Statt sich nun also auf die Titelverteidigung und die Jagd nach der 21. Rekord-Grand-Slam-Trophäe einzustimmen, muss sich Djokovic erst einmal auf eine Gerichtsverhandlung vorbereiten. In der Heimat poltert Djokovics Vater, vergleicht seinen Sohn wahlweise mit Jesus, Spartakus oder dem Wasser, das sich schon seinen Weg suchen werde.
Die Frage, ob Djokovic junior nun geimpft ist oder nicht, dürfte sich erledigt haben. Wäre er gegen das Coronavirus geimpft, bräuchte er keine Ausnahmegenehmigung. Die Frage ist: Wie konnte das passieren? Wie konnte Djokovic in diese Situation geraten? Lag der Fehler bei ihm und seinem Team?

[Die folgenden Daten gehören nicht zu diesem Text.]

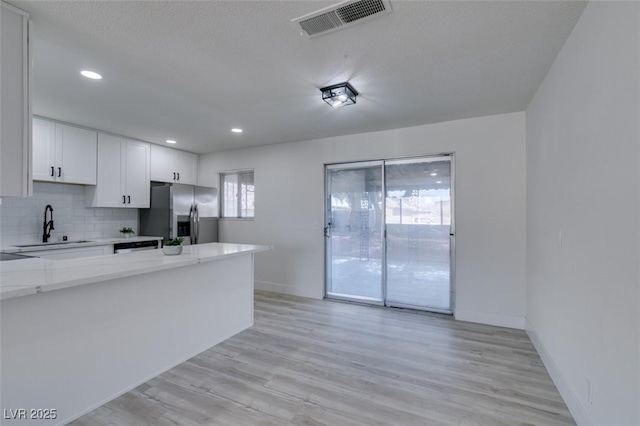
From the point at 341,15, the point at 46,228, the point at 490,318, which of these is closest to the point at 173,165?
the point at 46,228

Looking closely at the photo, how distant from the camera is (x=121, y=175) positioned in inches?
177

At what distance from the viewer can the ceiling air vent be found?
166 cm

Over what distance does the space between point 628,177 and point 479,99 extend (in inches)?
80.8

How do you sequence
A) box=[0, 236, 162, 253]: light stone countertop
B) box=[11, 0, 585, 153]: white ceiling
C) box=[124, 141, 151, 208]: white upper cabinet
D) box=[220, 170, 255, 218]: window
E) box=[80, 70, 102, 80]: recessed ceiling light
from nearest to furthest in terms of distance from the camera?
box=[11, 0, 585, 153]: white ceiling < box=[80, 70, 102, 80]: recessed ceiling light < box=[0, 236, 162, 253]: light stone countertop < box=[124, 141, 151, 208]: white upper cabinet < box=[220, 170, 255, 218]: window

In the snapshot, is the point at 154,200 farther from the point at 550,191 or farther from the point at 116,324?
the point at 550,191

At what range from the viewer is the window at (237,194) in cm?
537

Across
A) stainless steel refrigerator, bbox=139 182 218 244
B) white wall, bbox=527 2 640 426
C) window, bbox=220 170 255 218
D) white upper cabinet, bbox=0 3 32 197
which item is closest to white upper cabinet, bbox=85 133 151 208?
stainless steel refrigerator, bbox=139 182 218 244

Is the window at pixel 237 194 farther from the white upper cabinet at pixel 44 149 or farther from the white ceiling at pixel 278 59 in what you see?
the white upper cabinet at pixel 44 149

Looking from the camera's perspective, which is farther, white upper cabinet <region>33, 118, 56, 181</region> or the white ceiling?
white upper cabinet <region>33, 118, 56, 181</region>

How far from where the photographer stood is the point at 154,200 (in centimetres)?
487

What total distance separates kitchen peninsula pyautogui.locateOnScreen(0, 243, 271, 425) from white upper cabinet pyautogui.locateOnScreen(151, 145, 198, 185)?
9.40 ft

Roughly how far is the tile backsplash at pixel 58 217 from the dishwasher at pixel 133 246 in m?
0.61

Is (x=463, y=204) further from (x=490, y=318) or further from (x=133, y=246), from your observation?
(x=133, y=246)

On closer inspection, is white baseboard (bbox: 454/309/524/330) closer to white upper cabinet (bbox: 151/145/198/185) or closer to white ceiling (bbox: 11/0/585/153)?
white ceiling (bbox: 11/0/585/153)
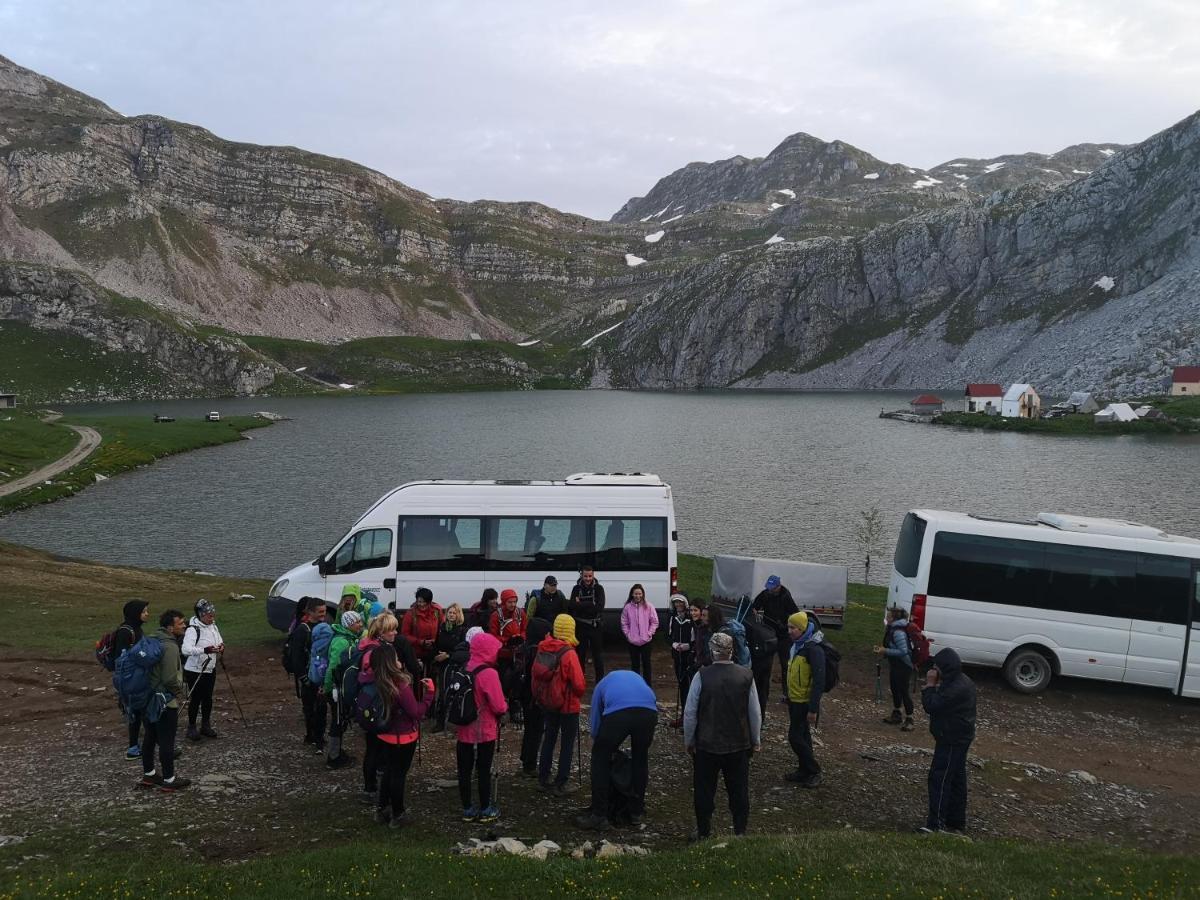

Oder wurde er möglicherweise falsch informiert?
Zuletzt wurde spekuliert, der australische Verband habe einen Fehler gemacht und die Profis glauben lassen, eine Erkrankung in den vergangenen sechs Monaten und der damit verbundene Genesenen-Status würden die medizinische Ausnahmegenehmigung rechtfertigen. Dies würde bedeuten, dass Djokovic zuletzt erneut an Covid-19 erkrankt war.
Ob der weltbeste Tennisspieler wie der deutsche Nationalspieler Joshua Kimmich seine Meinung ändert und sich doch noch impfen lässt, bleibt eine spannende Frage. Zumal ein Impfschutz auch Voraussetzung für weitere Turnierteilnahmen in diesem Jahr sein dürfte. «Ich glaube, er macht einen großen Fehler, sich nicht impfen zu lassen», schrieb Djokovics früherer Trainer Boris Becker in einem Gastbeitrag für die «Daily Mail». Er würde «ihm dringend raten, sich impfen zu lassen – ob er auf mich hören würde, ist eine andere Sache.»
Djokovic gilt als stur und eigenwillig. Seine mentale Stärke jedoch hat ihn zu unzähligen Titeln geführt. Becker, der drei Jahre lang Djokovics Coach war und diesen sehr gut kennt, schrieb: «Doch diese Stärken können auch Schwächen sein. Die gleiche unglaubliche Entschlossenheit, mit der ich ihn so viele enge Matches habe gewinnen sehen, kann mit seiner Sturheit auch eine Schwachstelle sein.»